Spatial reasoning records
◇ ◇ ◇ ◇ ◇

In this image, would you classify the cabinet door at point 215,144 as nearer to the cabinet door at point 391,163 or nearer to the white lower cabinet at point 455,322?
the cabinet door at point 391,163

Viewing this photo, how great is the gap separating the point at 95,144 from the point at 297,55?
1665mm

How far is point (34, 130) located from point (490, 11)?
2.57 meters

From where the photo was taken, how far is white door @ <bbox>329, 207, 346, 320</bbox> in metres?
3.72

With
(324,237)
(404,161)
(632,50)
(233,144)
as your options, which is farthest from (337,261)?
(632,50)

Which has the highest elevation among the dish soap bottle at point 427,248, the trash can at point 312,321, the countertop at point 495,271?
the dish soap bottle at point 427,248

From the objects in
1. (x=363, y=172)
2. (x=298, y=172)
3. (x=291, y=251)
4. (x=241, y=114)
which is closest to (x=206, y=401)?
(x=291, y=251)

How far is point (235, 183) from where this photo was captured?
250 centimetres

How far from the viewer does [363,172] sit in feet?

◇ ◇ ◇ ◇ ◇

Exercise requirements:
Return every entry exactly as given.

Final result:
In this image, would you classify the cabinet door at point 215,144 as nearer to the cabinet door at point 391,163 or nearer to the white lower cabinet at point 455,322?
the cabinet door at point 391,163

Viewing this photo, how great is the gap separating the point at 95,144 from the point at 297,55?
1665mm

How far is point (34, 130) located from point (490, 11)?
2.57 meters

From where the photo was taken, how far is white door @ <bbox>329, 207, 346, 320</bbox> in metres?
3.72

With
(324,237)
(404,161)
(632,50)
(233,144)
as your options, which is farthest from (337,261)?
(632,50)

Which has the highest elevation among the dish soap bottle at point 427,248, the trash can at point 312,321, the countertop at point 495,271?
the dish soap bottle at point 427,248

From the objects in
1. (x=363, y=172)
2. (x=298, y=172)
3. (x=291, y=251)
4. (x=241, y=114)
which is closest to (x=206, y=401)?
(x=291, y=251)

How far is point (235, 183) from where this photo was captured?
250 centimetres

How far from the viewer does [363,172] sit in feet?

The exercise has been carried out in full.